Kutipan Sumber:
+ + + + + + +

Dan ternyata Giant yang ini ada trolley kecilnya. Woouuu….. Vay langsung jejingkrakan. Dia memang suka sekali kalau diajak belanja ke supermarket, tapi selalu keberatan bila harus mengangkat keranjang atau mendorong trolley besar. Jadi kemarin itu adalah hari keberuntungan buat kami berdua: ada trolley kecil, dan suasana Giant juga tak begitu ramai sehingga saya lebih leluasa mengajarinya berbelanja.
Asli kocak banget si Vay. Meniru habis gaya maminya. Saat saya berdiri di depan deretan rak dengan tampang serius dan bertolak pinggang (ceritanya lagi mengingat-ingat kemarin pakai merek apa), lirikan mata saya menangkap dia menoleh ke saya lalu ikutan bertolak pinggang. Hahaha! Dan setiap apapun yang saya masukkan ke trolley saya, dia juga melakukannya. Dan tidak boleh sharing di trolley dia! Saya mau nitip tisu gak boleh katanya, tisu saya besar jadi harus di trolley besar, dan dia sudah ambil tisu kecil untuk trolleynya. Sampai akhirnya saya membagi tugas, saya bilang dia hanya boleh mengisi trolleynya dengan keperluannya, jadi tak boleh mengambil barang yang sudah mami ambil duluan. Oke dia setuju. Tapi beberapa belanjaan saya yang sudah keburu ada di trolleynya tak boleh dipindahtempatkan. Dia hapal lho! Saya kan diam-diam mengambil dua bungkus kapur barus dari trolleynya, mau saya pindahkan ke trolley besar, maksudnya biar gak bercampur dengan jajanan yang ada di trolleynya. Eh dia ingat! Begitu dia lihat kapur barusnya hilang, langsung saya dikejar, diambil balik. Saking semangatnya Vay berbelanja, bawaannya mau ngebut aja di dalam lorong supermarket. Petugas, pak security, dan pengunjung lain yang berpapasan dengannya sampai senyum-senyum sendiri, ada anak kecil heboh belanja.

+ + + + + + +

Data yang Disediakan:

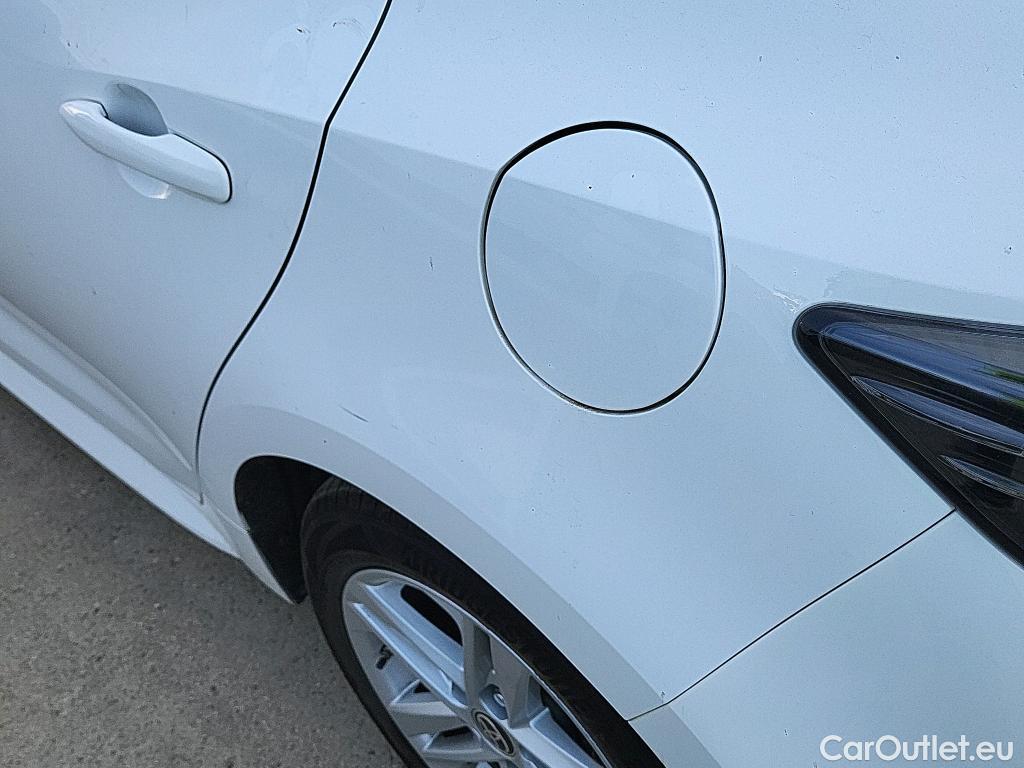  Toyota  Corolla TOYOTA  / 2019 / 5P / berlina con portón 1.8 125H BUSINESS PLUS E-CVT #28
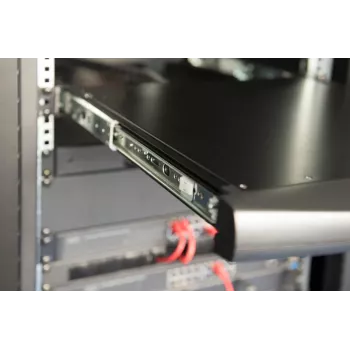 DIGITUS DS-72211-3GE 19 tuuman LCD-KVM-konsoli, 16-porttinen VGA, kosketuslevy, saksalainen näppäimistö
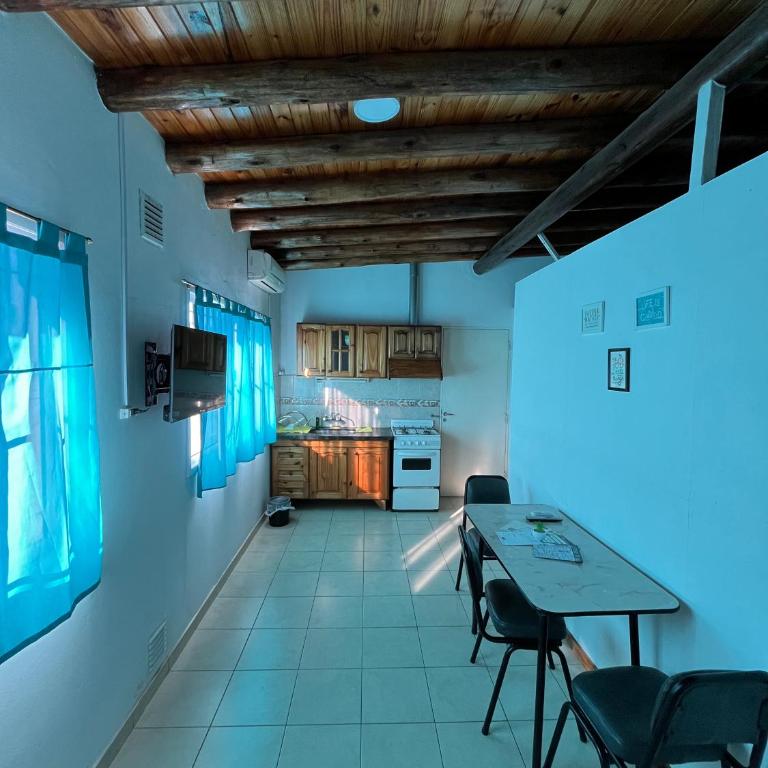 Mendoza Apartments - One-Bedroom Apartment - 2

+ + + + + + +

Bisakah Anda mengambil kembali seluruh kutipan tentang Vay berbelanja di Giant dan menuliskannya ulang kata demi kata tanpa perubahan apa pun?

Dan ternyata Giant yang ini ada trolley kecilnya. Woouuu….. Vay langsung jejingkrakan. Dia memang suka sekali kalau diajak belanja ke supermarket, tapi selalu keberatan bila harus mengangkat keranjang atau mendorong trolley besar. Jadi kemarin itu adalah hari keberuntungan buat kami berdua: ada trolley kecil, dan suasana Giant juga tak begitu ramai sehingga saya lebih leluasa mengajarinya berbelanja.
Asli kocak banget si Vay. Meniru habis gaya maminya. Saat saya berdiri di depan deretan rak dengan tampang serius dan bertolak pinggang (ceritanya lagi mengingat-ingat kemarin pakai merek apa), lirikan mata saya menangkap dia menoleh ke saya lalu ikutan bertolak pinggang. Hahaha! Dan setiap apapun yang saya masukkan ke trolley saya, dia juga melakukannya. Dan tidak boleh sharing di trolley dia! Saya mau nitip tisu gak boleh katanya, tisu saya besar jadi harus di trolley besar, dan dia sudah ambil tisu kecil untuk trolleynya. Sampai akhirnya saya membagi tugas, saya bilang dia hanya boleh mengisi trolleynya dengan keperluannya, jadi tak boleh mengambil barang yang sudah mami ambil duluan. Oke dia setuju. Tapi beberapa belanjaan saya yang sudah keburu ada di trolleynya tak boleh dipindahtempatkan. Dia hapal lho! Saya kan diam-diam mengambil dua bungkus kapur barus dari trolleynya, mau saya pindahkan ke trolley besar, maksudnya biar gak bercampur dengan jajanan yang ada di trolleynya. Eh dia ingat! Begitu dia lihat kapur barusnya hilang, langsung saya dikejar, diambil balik. Saking semangatnya Vay berbelanja, bawaannya mau ngebut aja di dalam lorong supermarket. Petugas, pak security, dan pengunjung lain yang berpapasan dengannya sampai senyum-senyum sendiri, ada anak kecil heboh belanja.